> _Problems to work on_:
A. Answer these questions from the page on calculating blinded statistical information:
(i) Which two columns must the data frame include?
(ii) What is the default value of ratio?
(iii) Whose approach does the estimation follow?
B. Using the page on calculating blinded statistical information, explain in one to three sentences why the function takes the planned event rates lambda1_planning and lambda2_planning.
C. Carry on the documentation for calculating blinded statistical information from the point where it stops.

> _Source extract_:
Calculate blinded statistical information

Estimates the blinded dispersion $k$ and event rate $\lambda$ from pooled (blinded) interim data and calculates the observed statistical information $\mathcal{I}$ for the log rate ratio. The estimation follows the approach of Friede & Schmidli (2010): a single negative binomial model is fit to the pooled data, then the estimated overall rate is split into group-specific rates using the planned rate ratio.

Usage

calculate_blinded_info(
  data,
  ratio = 1,
  lambda1_planning,
  lambda2_planning,
  event_gap = NULL
)

Arguments

data: A data frame containing the blinded interim data. Must include columns events (number of events) and tte (total exposure/follow-up time per subject).
ratio: Planned allocation ratio $r = n_2/n_1$. Default is 1.
lambda1_planning: Planned event rate $\lambda_1$ for the control group (used to determine the rate split).
lambda2_planning: Planned event rate $\lambda_2$ for the experimental group (used to determine the rate split).
event_gap: Optional gap duration (numeric). If provided, planning rates are adjusted to effective rates $\lambda_{\mathrm{eff}} = \lambda / (1 + \lambda \cdot \mathrm{gap})$ before computing the rate split.

Value

A list containing:

blinded_info: Estimated statistical information $\mathcal{I}$.

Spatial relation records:
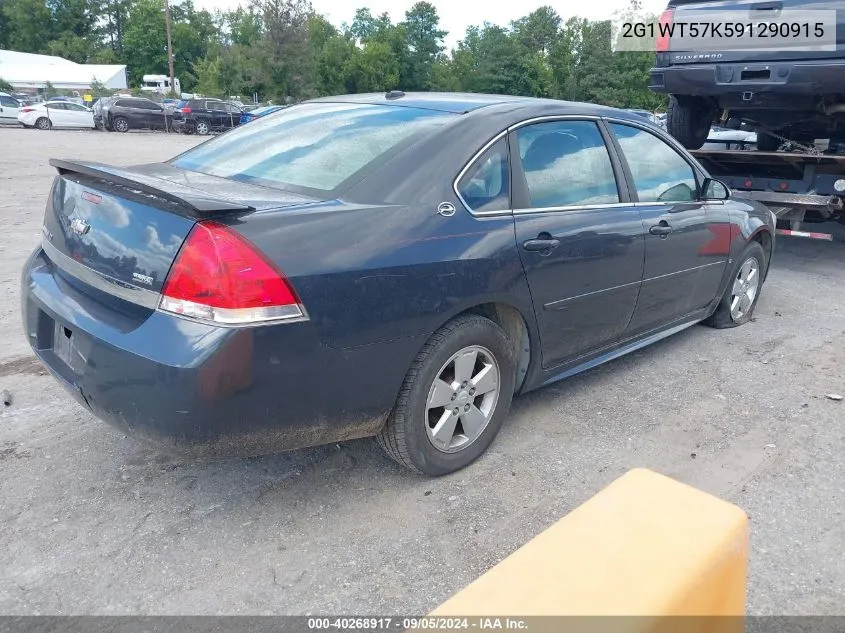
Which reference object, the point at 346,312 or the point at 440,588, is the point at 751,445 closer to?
the point at 440,588

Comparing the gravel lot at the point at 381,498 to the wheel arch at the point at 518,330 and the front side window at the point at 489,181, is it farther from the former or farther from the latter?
the front side window at the point at 489,181

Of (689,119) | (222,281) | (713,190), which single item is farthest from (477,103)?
(689,119)

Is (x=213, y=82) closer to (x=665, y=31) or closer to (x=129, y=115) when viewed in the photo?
(x=129, y=115)

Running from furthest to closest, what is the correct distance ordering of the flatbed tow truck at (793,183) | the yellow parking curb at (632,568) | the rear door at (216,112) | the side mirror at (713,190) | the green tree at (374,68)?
the green tree at (374,68) < the rear door at (216,112) < the flatbed tow truck at (793,183) < the side mirror at (713,190) < the yellow parking curb at (632,568)

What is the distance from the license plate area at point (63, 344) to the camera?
106 inches

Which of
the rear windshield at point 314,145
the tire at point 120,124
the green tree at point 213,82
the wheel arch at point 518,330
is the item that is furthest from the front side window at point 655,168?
the green tree at point 213,82

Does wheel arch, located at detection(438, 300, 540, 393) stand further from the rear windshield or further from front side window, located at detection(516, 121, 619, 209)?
the rear windshield

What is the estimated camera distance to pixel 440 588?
246cm

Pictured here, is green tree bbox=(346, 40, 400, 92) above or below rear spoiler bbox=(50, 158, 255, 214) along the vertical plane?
above

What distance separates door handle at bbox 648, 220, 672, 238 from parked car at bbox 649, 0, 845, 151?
3.76 metres

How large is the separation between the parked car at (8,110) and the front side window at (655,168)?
36.8m

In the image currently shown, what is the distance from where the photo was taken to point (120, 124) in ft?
102

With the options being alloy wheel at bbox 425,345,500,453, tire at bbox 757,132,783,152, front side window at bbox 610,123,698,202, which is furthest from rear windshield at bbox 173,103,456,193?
tire at bbox 757,132,783,152

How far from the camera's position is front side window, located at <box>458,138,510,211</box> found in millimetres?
3070
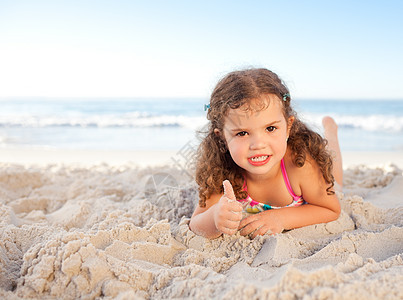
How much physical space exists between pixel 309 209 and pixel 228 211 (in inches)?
29.9

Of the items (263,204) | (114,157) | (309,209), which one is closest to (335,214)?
(309,209)

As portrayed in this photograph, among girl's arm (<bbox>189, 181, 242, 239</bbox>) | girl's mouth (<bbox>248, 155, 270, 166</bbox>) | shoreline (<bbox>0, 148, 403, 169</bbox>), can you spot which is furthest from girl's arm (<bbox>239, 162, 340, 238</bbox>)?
shoreline (<bbox>0, 148, 403, 169</bbox>)

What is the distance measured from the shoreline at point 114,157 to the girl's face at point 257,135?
2.67 m

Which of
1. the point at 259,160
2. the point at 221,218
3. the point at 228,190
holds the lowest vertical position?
the point at 221,218

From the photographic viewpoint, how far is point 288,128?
2.13 metres

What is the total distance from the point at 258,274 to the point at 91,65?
20.7m

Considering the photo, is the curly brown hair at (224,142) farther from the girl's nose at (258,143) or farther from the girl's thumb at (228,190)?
the girl's thumb at (228,190)

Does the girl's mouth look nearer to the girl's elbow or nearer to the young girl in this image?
the young girl

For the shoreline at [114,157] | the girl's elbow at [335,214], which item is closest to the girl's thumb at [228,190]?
the girl's elbow at [335,214]

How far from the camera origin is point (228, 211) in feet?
5.50

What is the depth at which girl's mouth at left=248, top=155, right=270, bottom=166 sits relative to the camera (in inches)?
73.4

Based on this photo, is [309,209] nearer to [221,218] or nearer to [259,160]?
[259,160]

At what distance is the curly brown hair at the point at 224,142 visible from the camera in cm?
187

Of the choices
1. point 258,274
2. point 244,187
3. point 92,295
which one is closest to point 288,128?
point 244,187
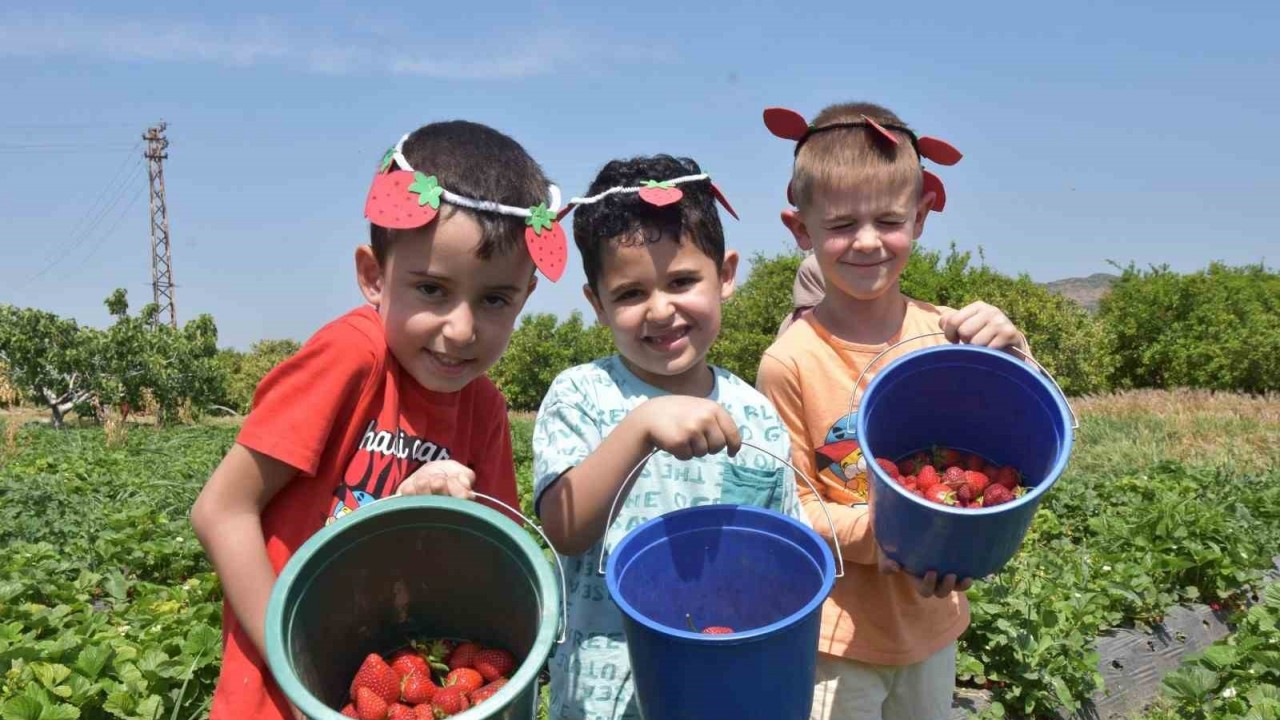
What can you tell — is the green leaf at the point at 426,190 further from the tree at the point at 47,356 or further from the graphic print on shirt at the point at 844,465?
the tree at the point at 47,356

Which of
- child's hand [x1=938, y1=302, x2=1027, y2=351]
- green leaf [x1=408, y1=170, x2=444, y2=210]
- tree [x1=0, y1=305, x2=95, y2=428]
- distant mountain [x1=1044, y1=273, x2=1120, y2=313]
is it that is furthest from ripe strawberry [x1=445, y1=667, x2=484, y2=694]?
distant mountain [x1=1044, y1=273, x2=1120, y2=313]

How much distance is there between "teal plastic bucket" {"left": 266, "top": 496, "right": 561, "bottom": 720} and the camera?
47.8 inches

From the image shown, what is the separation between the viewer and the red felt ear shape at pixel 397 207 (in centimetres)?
153

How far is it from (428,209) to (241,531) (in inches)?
23.2

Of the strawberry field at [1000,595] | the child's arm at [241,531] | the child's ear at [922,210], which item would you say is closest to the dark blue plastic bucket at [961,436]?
the child's ear at [922,210]

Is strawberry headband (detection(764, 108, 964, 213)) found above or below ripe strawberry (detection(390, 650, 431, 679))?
above

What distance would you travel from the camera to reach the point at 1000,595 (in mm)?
3416

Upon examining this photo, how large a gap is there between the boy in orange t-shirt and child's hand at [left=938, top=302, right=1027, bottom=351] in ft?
0.45

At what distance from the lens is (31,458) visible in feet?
24.3

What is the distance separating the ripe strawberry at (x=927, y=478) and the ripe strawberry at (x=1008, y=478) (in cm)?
14

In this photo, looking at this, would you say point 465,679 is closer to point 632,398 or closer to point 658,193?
point 632,398

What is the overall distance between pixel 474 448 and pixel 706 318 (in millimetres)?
522

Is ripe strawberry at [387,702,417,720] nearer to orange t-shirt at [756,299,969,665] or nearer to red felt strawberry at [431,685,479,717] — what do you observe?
red felt strawberry at [431,685,479,717]

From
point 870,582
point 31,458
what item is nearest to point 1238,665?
point 870,582
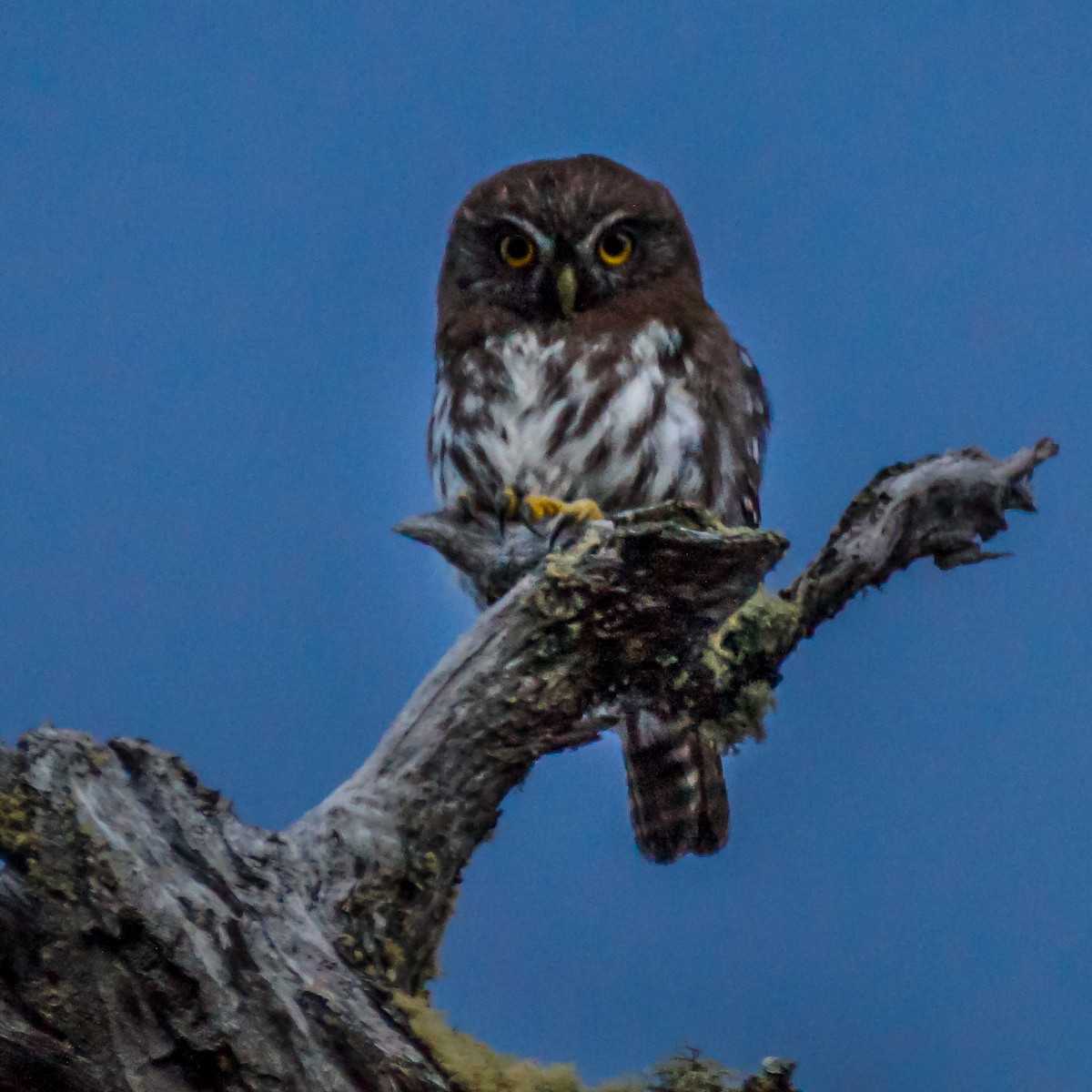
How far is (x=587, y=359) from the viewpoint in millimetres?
2705

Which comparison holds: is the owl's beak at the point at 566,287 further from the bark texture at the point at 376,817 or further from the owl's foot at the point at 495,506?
the bark texture at the point at 376,817

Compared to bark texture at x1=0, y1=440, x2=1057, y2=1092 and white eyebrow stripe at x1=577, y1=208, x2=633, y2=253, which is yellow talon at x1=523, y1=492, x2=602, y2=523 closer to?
bark texture at x1=0, y1=440, x2=1057, y2=1092

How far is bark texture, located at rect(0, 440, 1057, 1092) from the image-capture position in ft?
5.49

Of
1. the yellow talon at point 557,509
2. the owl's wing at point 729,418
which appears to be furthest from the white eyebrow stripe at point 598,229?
the yellow talon at point 557,509

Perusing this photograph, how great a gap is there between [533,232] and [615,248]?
0.18 m

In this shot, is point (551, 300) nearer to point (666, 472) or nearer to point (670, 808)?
point (666, 472)

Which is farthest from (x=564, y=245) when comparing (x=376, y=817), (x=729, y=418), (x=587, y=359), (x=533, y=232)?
(x=376, y=817)

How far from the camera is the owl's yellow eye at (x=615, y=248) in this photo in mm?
2703

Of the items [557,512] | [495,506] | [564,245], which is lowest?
[557,512]

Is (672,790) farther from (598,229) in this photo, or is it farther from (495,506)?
(598,229)

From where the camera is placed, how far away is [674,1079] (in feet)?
6.04

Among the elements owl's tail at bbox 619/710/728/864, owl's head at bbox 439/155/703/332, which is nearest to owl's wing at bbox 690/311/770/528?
owl's head at bbox 439/155/703/332

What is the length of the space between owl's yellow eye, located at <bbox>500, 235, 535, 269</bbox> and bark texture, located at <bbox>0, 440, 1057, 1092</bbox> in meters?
0.57

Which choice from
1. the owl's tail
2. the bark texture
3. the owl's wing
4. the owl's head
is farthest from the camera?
the owl's wing
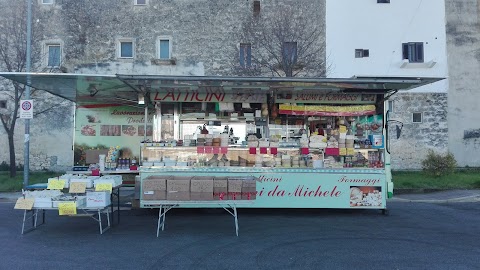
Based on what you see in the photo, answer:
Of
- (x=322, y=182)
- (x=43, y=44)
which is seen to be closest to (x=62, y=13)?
(x=43, y=44)

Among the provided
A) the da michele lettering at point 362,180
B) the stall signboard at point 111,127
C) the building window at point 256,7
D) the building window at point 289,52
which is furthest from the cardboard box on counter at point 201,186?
the building window at point 256,7

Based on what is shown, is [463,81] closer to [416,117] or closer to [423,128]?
[416,117]

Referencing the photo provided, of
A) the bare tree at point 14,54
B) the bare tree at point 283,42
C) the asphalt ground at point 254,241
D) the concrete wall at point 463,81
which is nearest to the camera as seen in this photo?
the asphalt ground at point 254,241

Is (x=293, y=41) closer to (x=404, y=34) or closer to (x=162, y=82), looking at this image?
(x=404, y=34)

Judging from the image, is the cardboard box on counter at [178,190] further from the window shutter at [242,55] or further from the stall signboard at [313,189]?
the window shutter at [242,55]

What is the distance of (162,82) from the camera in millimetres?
8984

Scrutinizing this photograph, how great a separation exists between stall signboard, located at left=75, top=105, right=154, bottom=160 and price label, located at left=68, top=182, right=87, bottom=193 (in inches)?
167

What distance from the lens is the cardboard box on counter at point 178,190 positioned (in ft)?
23.1

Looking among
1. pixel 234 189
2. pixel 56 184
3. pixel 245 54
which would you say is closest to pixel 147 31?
pixel 245 54

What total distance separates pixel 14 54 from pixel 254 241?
16.1m

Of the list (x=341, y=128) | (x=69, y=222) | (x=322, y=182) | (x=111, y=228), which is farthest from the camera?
(x=341, y=128)

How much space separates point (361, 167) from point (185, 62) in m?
12.1

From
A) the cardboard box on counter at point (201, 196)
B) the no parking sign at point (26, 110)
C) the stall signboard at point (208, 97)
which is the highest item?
the stall signboard at point (208, 97)

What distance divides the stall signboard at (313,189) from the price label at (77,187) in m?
2.71
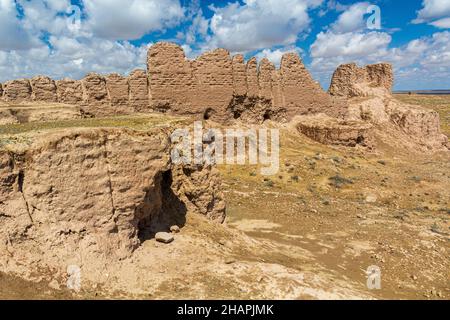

> _Per-task outputs_:
A.
(i) events and tte
(ii) 1
(iii) Friede & Schmidli (2010)

B. A single negative binomial model is fit to the pooled data, which gives only one overall event rate. The planned rates are used to determine the rate split: the estimated overall rate is divided into group-specific rates using the planned rate ratio.

C.
dispersion_blinded: Estimated dispersion parameter $k$.
lambda_blinded: Estimated overall (pooled) event rate.
lambda1_adjusted: Re-estimated control rate $\hat\lambda_1$.
lambda2_adjusted: Re-estimated experimental rate $\hat\lambda_2$.
fallback: Character label describing which estimator was used ("ml" or "mom").

Details

If the ML negative binomial fit fails to converge or produces an unreliable shape estimate, the function falls back to method-of-moments (MoM) estimation via estimate_nb_mom() rather than silently assuming $k = 0$. This avoids the anti-conservative behaviour that would result from treating overdispersed data as Poisson.

The statistical information is computed as: $$\mathcal{I} = \frac{1}{1/W_1 + 1/W_2}$$ where $W_g = p_g \sum_i \mu_{g,i} / (1 + k\,\mu_{g,i})$ and $\mu_{g,i} = \lambda_g t_i$ is the expected count for subject $i$ if they belonged to group $g$.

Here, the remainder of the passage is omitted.